◆ Text section:
The issue of identifying criminal suspects — or anyone for that matter — by race is one we take quite seriously. Our rule is to avoid racial or ethnic descriptors unless they are germane to the story. The issue often arises when police are looking for a suspect and they issue a description that includes race. Naturally we want to help police track down suspects. But we also want to avoid vague, broad-brush labeling. We leave race out unless the description is detailed enough to offer some real hope of identifying an individual suspect.
In the case of the police shooting, we stuck with that policy, not including race in the description of the suspects in our early online reports. But by the time we were writing for print, police had eight black men in custody. The possibility of dragnet targeting black men became a dimension of the story we felt we had to report,. which we did along with comment from the NAACP.
Jim Roberts, digital news editor at The New York Times, makes a case for a gradual shift from print to online emphasis. The drivers he cites are nearly identical to what we have seen at the News Sentinel: creation of a continuous news desk, experimentation with new tools, demonstration of the power of online storytelling and reliance on the staff’s intelligence and competitive spirit.
He talks about “planting” multimedia editors in the various news desks. We haven’t done that yet. Our online news department has operated as a separate, and highly creative, unit. But we are looking at a new structure that might “embed” some online editors amongst the editors who still are largely focused on the print product.
As a lover of free speech, I take great delight at the explosion of comments being posted at the end of news stories on knoxnews.com. But as one who despises hate speech, demagoguery and verbal abuse, I cringe at much of what we allow, and even facilitate, on our web site.
Here’s a column I’ve written for Sunday’s paper mulling the dilemma, which is perplexing the news industry and is sure to be a topic of the Scripps editors meeting next week:
If you ask people what they think, be careful. They might tell you.
About this time last year, we moved knoxnews.com to a platform that, among other things, allowed users to post comments at the end of each story.
It didn’t take long to realize we’d created a free-speech monster.
Last month, knoxnews.com visitors posted more than 25,000 comments. We soon will be averaging more than 1,000 comments a day.
Compare that to the handful of letters to the editor we publish each day, and it is clear we have entered a new world of interactivity.
The problem is keeping the civic dialog civil.
Like other newspapers, we hold letters to the editor to high standards. They must be well written, to the point, signed and verified.
Such niceties are foreign to the online world. We require users to register before they can post comments. But verification is impractical, if not impossible.

◆ Dataset content:

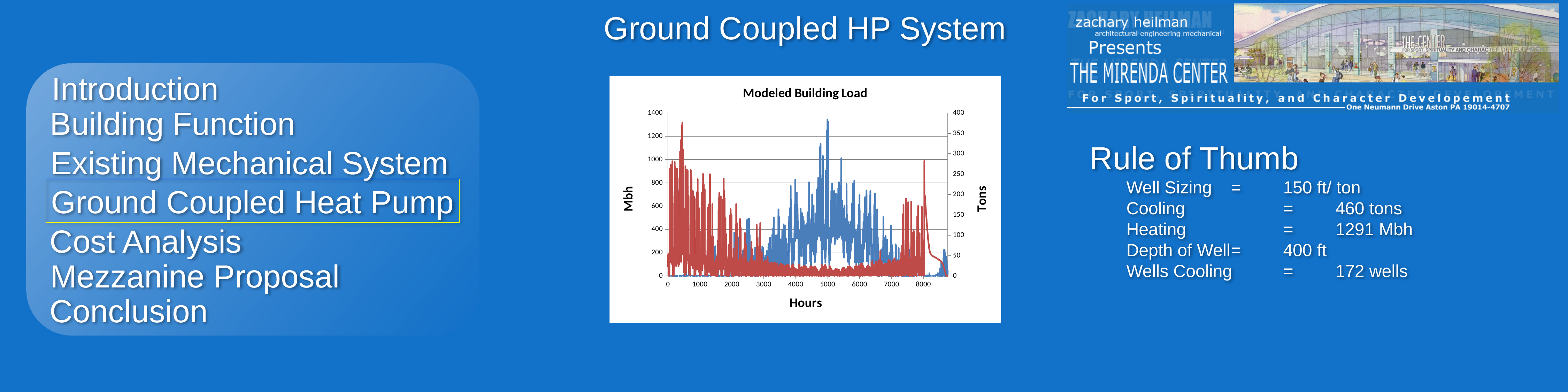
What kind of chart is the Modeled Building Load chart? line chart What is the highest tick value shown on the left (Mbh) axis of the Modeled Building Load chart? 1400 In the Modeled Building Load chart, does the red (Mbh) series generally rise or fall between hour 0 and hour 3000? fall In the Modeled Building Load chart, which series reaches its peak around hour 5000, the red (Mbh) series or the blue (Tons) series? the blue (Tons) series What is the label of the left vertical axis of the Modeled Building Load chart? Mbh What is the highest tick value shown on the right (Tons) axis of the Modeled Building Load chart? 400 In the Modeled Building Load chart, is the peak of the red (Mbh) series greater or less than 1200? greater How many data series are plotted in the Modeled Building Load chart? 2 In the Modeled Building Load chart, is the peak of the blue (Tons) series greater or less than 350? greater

◆ Job item:
Please answer these from the text on newsroom policy, one line each:
(a) How many black men did police have in custody by the time the paper was writing for print?
(b) Who is the digital news editor at The New York Times?
(c) How many comments did knoxnews.com visitors post last month?

◆ Exercise answer:
(a) Eight.
(b) Jim Roberts.
(c) More than 25,000.